How 'virtual' arcade company did on 'Shark Tank'

How 'virtual' arcade company did on 'Shark Tank'
Posted at 10:13 PM, May 13, 2016
and last updated 2016-05-13 22:23:44-04

FAIRFIELD, Ohio -- Brad Baker knew his company was worth it. Daymond John, an entrepreneur best known as founder and CEO of the FUBU apparel brand, thought so, too.

On Friday night's episode of "Shark Tank," John agreed to invest $200,000 in Baker's VPcabs LLC for a 25 percent stake in the company.

So what's Baker do? Well, according to its website, his Fairfield-based VPcabs LLC is “the No. 1 virtual pinball machine company in the universe.”

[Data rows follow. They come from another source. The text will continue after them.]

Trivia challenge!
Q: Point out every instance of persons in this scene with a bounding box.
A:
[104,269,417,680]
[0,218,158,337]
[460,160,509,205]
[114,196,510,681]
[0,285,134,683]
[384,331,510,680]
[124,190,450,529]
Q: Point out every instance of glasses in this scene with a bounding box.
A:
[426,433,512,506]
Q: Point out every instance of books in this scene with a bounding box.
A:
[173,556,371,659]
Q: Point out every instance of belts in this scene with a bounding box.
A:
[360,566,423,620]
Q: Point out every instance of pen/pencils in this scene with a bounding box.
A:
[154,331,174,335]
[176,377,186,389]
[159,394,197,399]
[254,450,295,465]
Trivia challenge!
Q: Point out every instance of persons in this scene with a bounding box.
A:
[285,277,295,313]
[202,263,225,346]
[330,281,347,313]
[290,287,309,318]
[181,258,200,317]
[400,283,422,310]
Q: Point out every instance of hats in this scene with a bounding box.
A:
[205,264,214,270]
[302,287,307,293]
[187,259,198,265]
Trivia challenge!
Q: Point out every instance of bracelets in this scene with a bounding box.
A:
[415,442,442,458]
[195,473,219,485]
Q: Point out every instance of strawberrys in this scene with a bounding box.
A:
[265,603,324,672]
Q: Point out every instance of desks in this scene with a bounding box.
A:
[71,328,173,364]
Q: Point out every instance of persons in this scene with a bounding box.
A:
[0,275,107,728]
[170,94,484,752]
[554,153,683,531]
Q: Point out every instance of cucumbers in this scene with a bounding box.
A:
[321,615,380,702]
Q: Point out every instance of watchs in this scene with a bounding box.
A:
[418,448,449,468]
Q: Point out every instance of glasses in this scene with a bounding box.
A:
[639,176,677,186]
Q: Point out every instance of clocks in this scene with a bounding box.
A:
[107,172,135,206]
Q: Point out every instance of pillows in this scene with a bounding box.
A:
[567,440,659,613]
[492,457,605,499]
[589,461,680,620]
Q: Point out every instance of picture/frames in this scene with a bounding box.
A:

It might be the only one. At least, there's no one founder/owner Baker knows of putting virtual pinball and video games into cabinets, which make them look like real arcade machines, on the scale VPcabs is.

During Friday night's episode, Baker revealed he was working the trade show circuit but hadn't reached profitability after being in business for about a year and a half. That scared off some of the Sharks, but not John. His initial offer was for a 30 percent stake at $200,000; Baker countered for a 20 percent share.

In the end, they split the difference and made the deal.

"It was overwhelming" defending his business before people he respected and feared, Baker said.

To get started, Baker bootstrapped VPcabs with his own savings from other businesses he has owned, such as installing home theaters.